Her phone buzzed on the table. Not Specs’ machine. Not the laptop. Lark’s personal cell.
Lark stared at the number flashing on the screen.
Kawan caught it, too. “Lorre,” he muttered.
Lark didn’t hesitate. She tapped the speaker button and set it down. Her voice, when she answered, was calm steel. “Strattan, here.”
A beat of static crackled—then Colonel Lorre’s voice came through, clipped and cold. “Where the hell is your after-action report?”
Kawan moved closer, arms folded across his chest, eyes locked on Lark.
Specs glanced up from her screen, head tilting. Jupiter stopped moving altogether. Ry leaned forward, elbows on her knees, listening.
Lark didn’t blink.
“Where the hell is your AAR? I’m tired of waiting for it.”
“We’re still going through the mission, sir.”
“You’re stalling, that’s what you’re doing.” His tone grated—tight, leashed frustration under a thin veneer of command. “This was your mission. I expected your debrief the minute your boots touched American soil. I gave you some grace, but it’s been days, and I’ve got the brass so far up my ass they're coming out my throat.”
“We’re verifying surveillance logs and decrypting field data before anything is filed,” Lark said.
Lorre didn’t respond at first. Just a faint exhale of air, like he was weighing how much of his temper he wanted to show. “You are not authorized to investigate, Strattan.
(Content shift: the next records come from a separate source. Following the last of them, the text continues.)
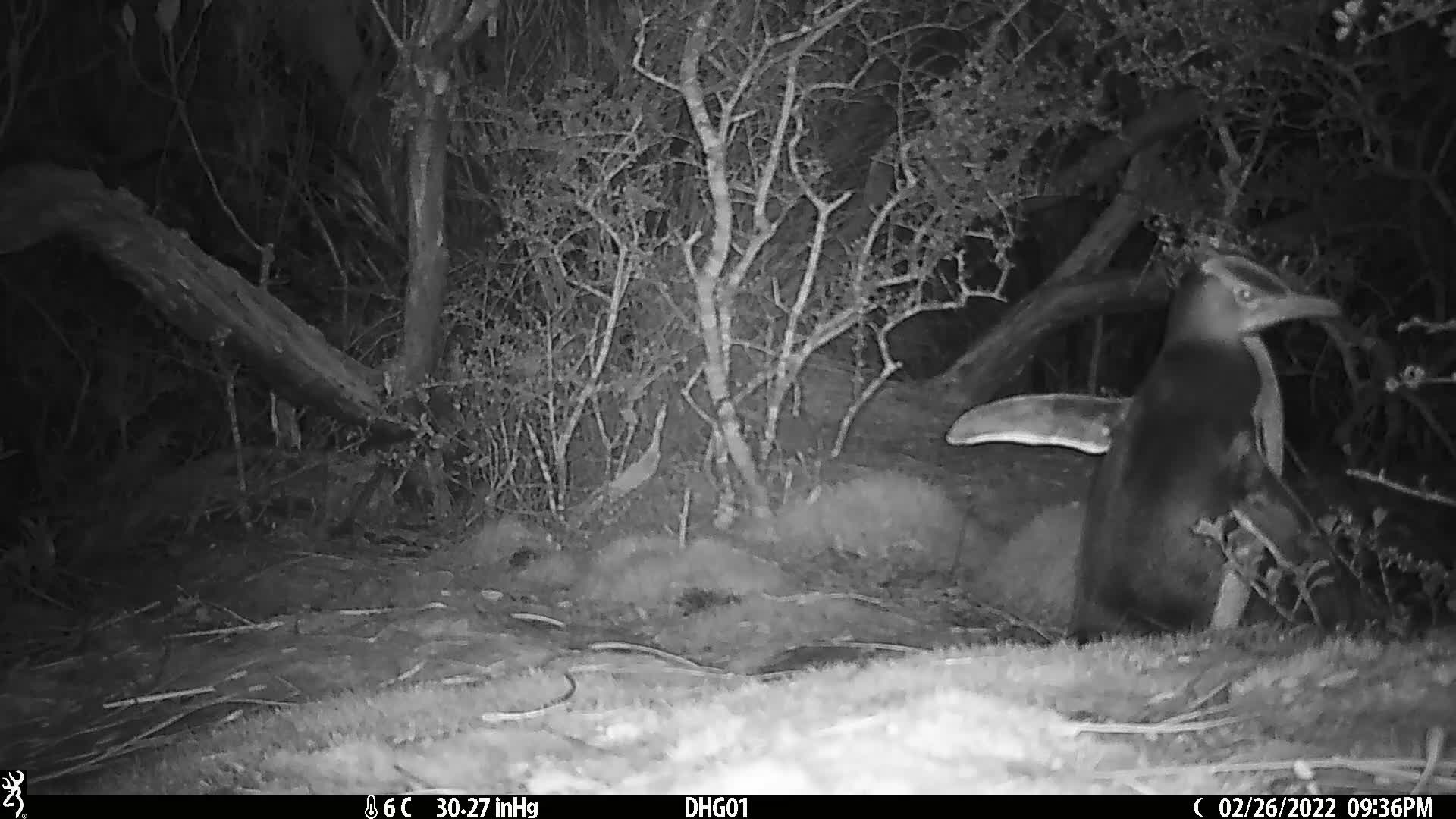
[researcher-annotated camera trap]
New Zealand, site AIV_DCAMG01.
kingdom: Animalia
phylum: Chordata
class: Aves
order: Sphenisciformes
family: Spheniscidae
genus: Megadyptes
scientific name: Megadyptes antipodes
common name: yellow-eyed penguin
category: yellow eyed penguin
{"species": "yellow eyed penguin (yellow-eyed penguin) (Megadyptes antipodes)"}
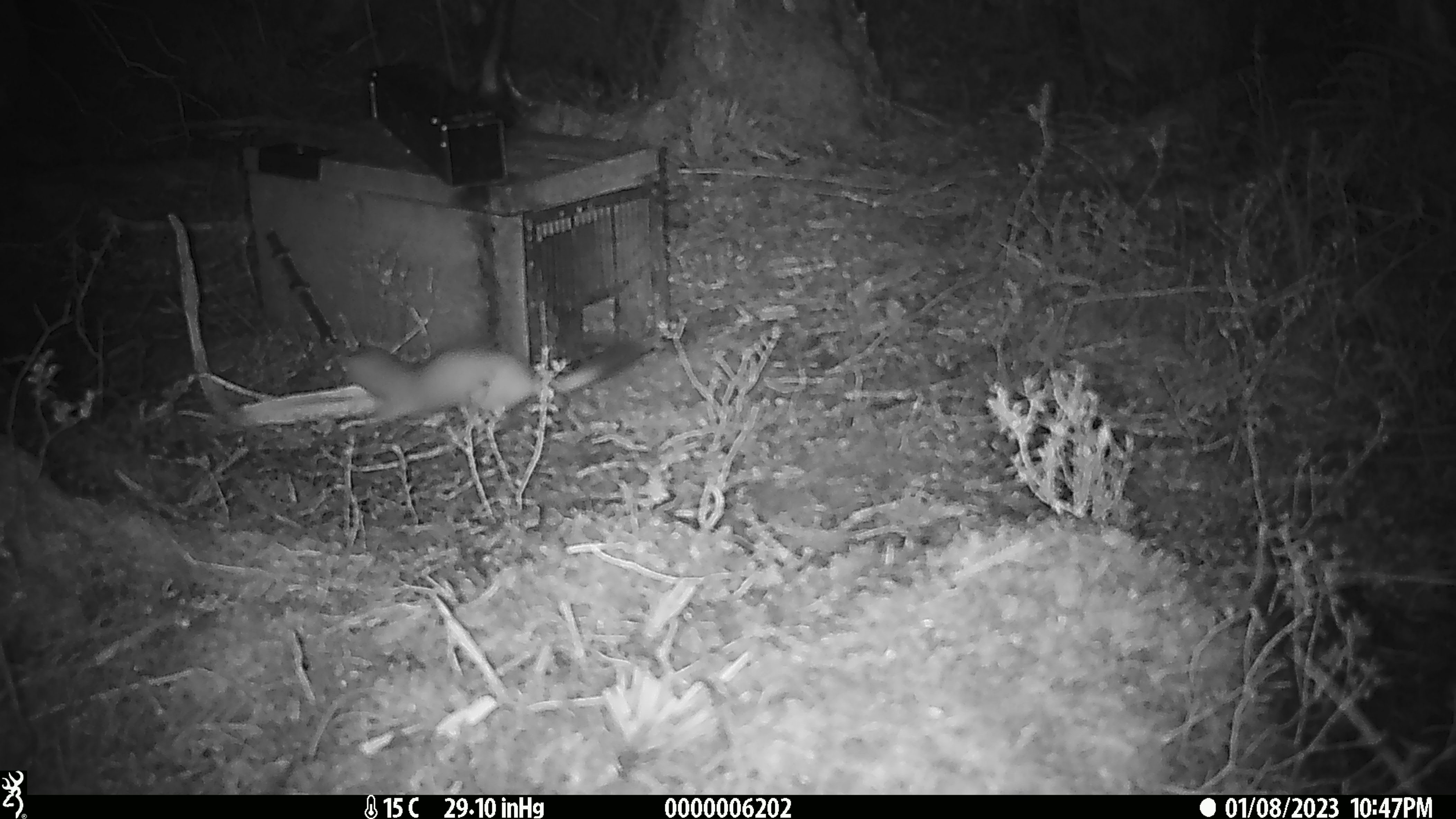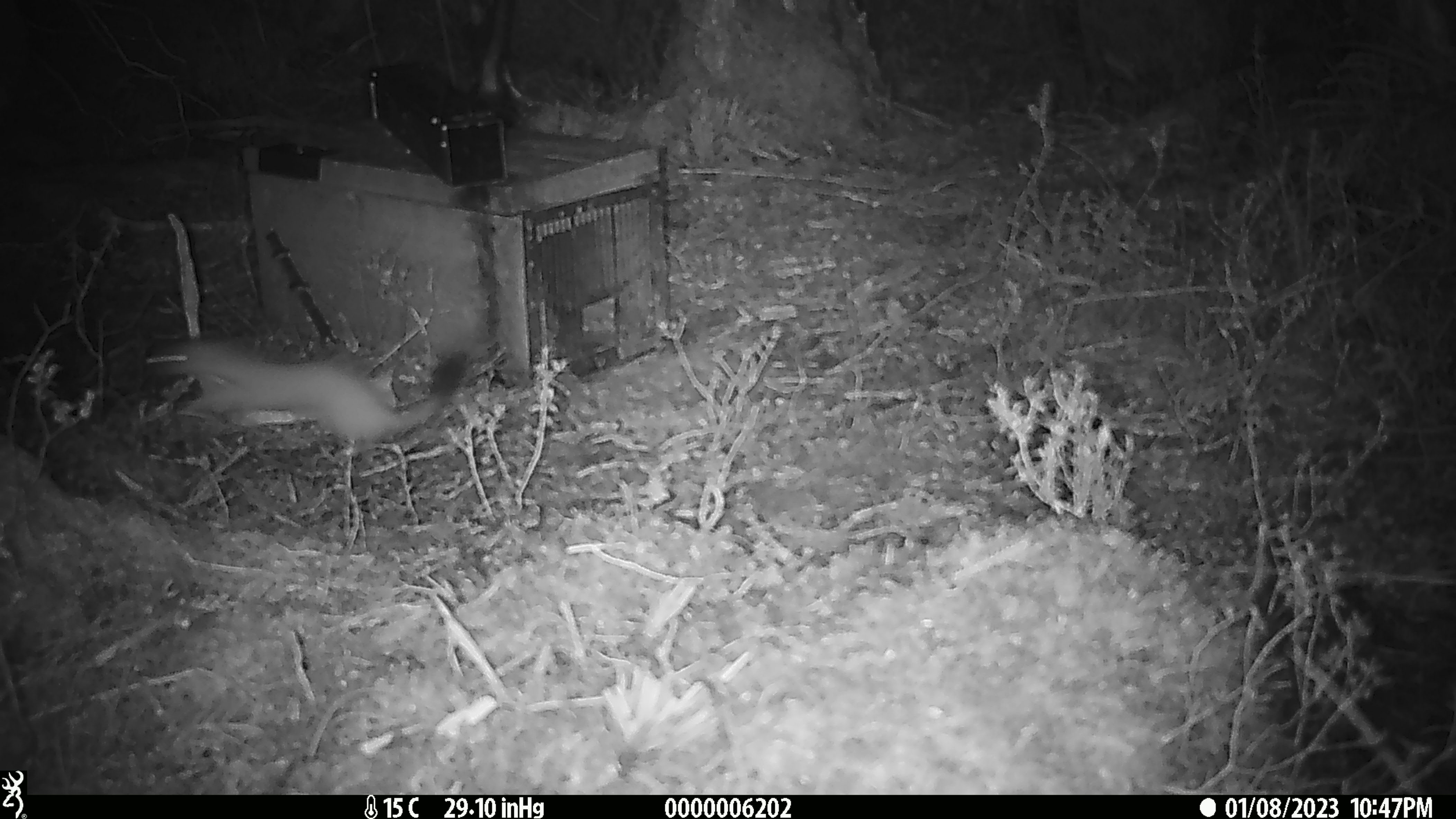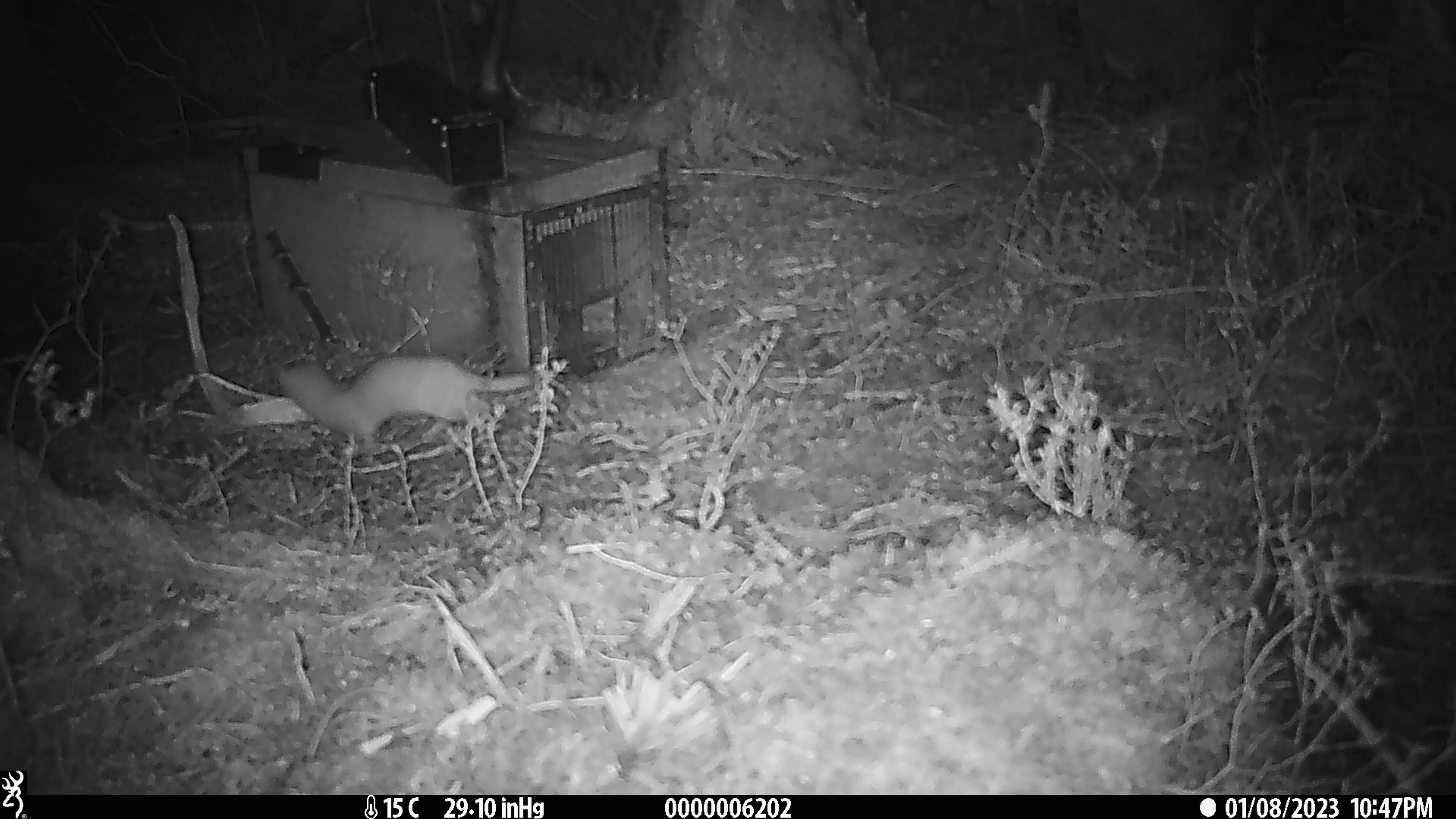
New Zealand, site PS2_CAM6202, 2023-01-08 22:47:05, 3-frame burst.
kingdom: Animalia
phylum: Chordata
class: Mammalia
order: Carnivora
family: Mustelidae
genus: Mustela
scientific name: Mustela erminea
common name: stoat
Your job was to execute and report. Nothing more.”
Her jaw tightened.
“You’re to return to Fort Liberty,” he continued. “Immediately. You and Specs. No one else.” A pause. “If you’re still entangled with Armstrong’s SEAL team, disentangle. This is not a team op. This is an internal matter.”
“May I ask who gave that directive?” Lark rubbed the back of her neck.
“Higher than Grady. That’s all you need to know,” Lorre said.
Bullshit. Grady outranked everyone in this room. So either Lorre was lying, or he had someone so far up the chain that even Grady couldn't touch them. Neither option was good.